Szene 9: SVS-Keeper Klein und Kennedy Okpala (Mannheim) geraten aneinander, Klein schubst den Stürmer dabei ein wenig mit dem Ellenbogen weg. Schiedsrichter Wolfgang Haslberger belässt es bei Ermahnungen. [TV-Bilder – ab Minute 1:39:30]
Babak Rafati: Keeper Klein fängt den Ball ab, und dabei kommt Okpala angelaufen und stellt sich ein wenig in den Weg des Keepers. Dieser läuft weiter, und dadurch kommt Okpala zu Fall. Das Spiel deshalb zu unterbrechen und anschließend mit einem Schiedsrichterball fortzusetzen ist okay. Eine jeweilige Ermahnung gegen beide Spieler reicht vollkommen aus, da nichts Großartiges passiert ist. Eine richtige Entscheidung, beide Spieler lediglich an- und eine Ermahnung auszusprechen.
Szene 10: Elias Huth (Regensburg) kommt im Strafraum beim Duell mit Sydney Lopes Cabral (Köln) zu Fall, Schiedsrichter Florian Heft pfeift nicht. [TV-Bilder – ab Minute 1:51:50]

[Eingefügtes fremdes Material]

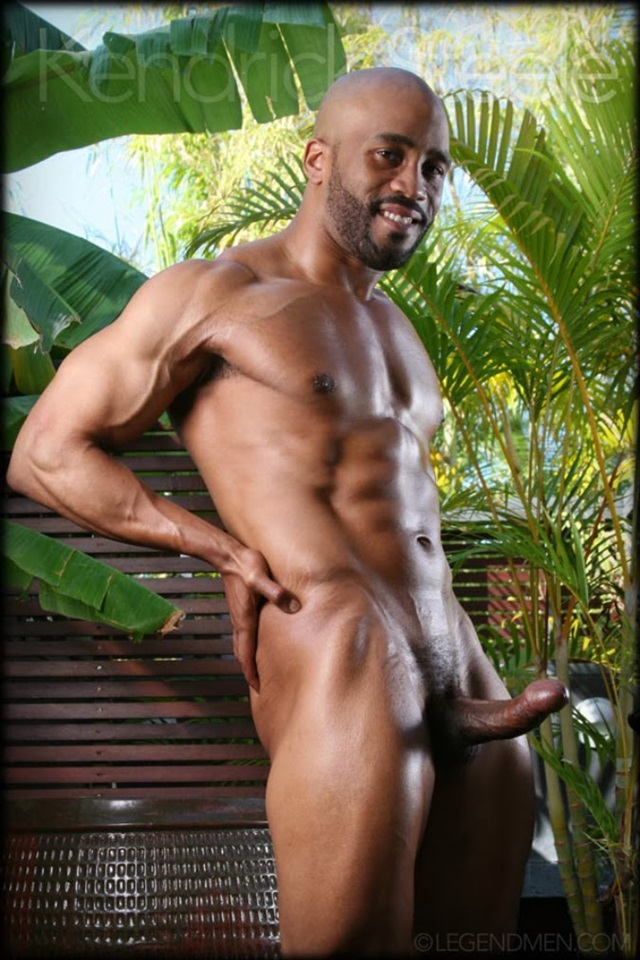 Kendrick-Steele-Legend-Men-Gay-sexy-naked-man-Porn-Stars-Muscle-Men-naked-bodybuilder-nude-bodybuilders-big-muscle-007-gallery-photo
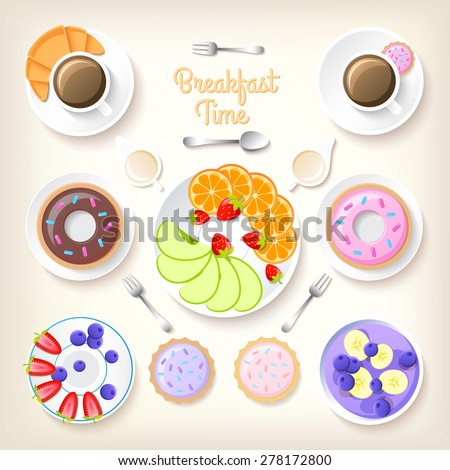 Breakfast time background. Vector Illustration, eps10, contains transparencies. - stock vector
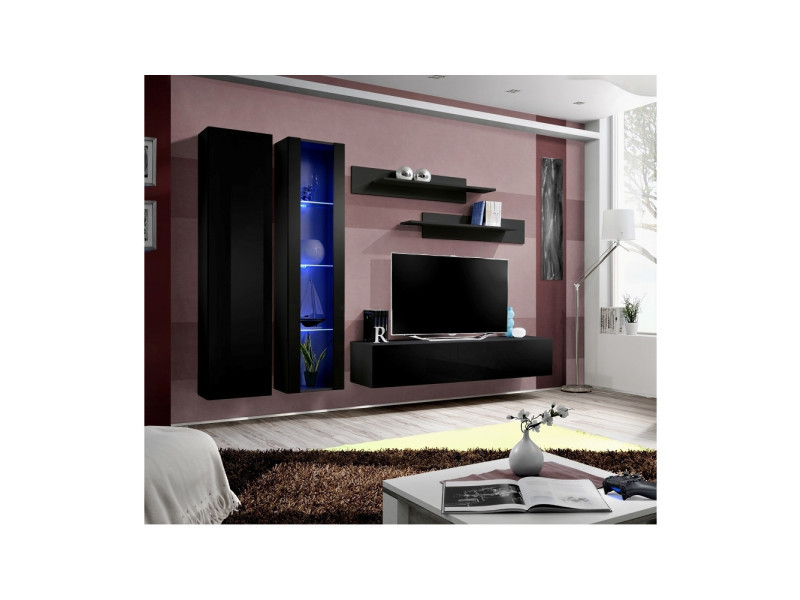 Ensemble meuble tv mural - fly iv - 260 cm x 190 cm x 40 cm - noir
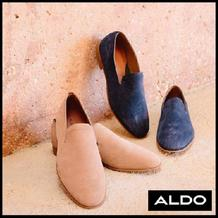 Aldo : Men's Lookbook (16 Oct - 25 Nov 2018)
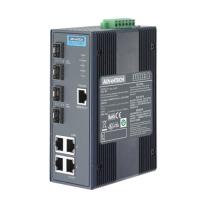 Ethernet Device-EKI-2748FI-AE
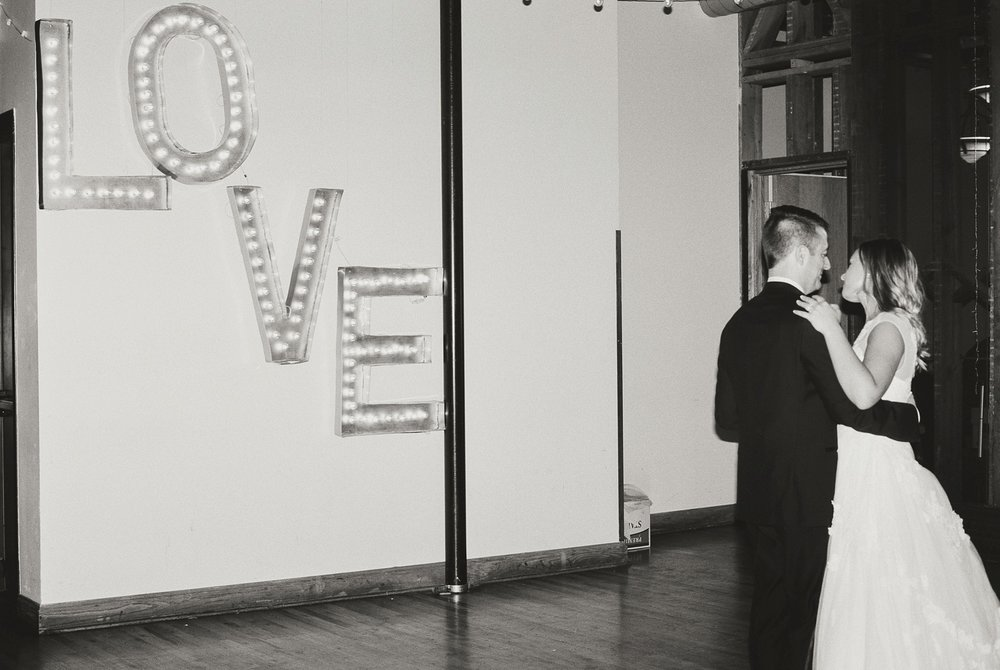Dayblock Event Center Wedding by Marc Andreo Photography_0010.jpg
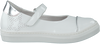 Witte HIP Ballerina's H1670  - small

Babak Rafati: Nach einem Zuspiel im Strafraum springt Huth der Ball vom Fuß, und anschließend kommt er im Zweikampf mit Lopes Cabral zu Fall. Ein Vergehen des Verteidigers ist nicht erkennbar, und das Fallmuster vom Angreifer ähnelt einem Faller, um zu schinden oder einem Ausrutscher und keinesfalls einem Foulspiel. Somit liegt eine richtige Entscheidung vor, weiterspielen zu lassen.
Szene 11: Auf der Strafraumlinie geht Niklas Kölle (Duisburg) gegen Erik Majetschak (Aue) zu Fall, Schiedsrichter Assad Nouhoum zeigt auf den Punkt. [TV-Bilder – ab Minute 2:55]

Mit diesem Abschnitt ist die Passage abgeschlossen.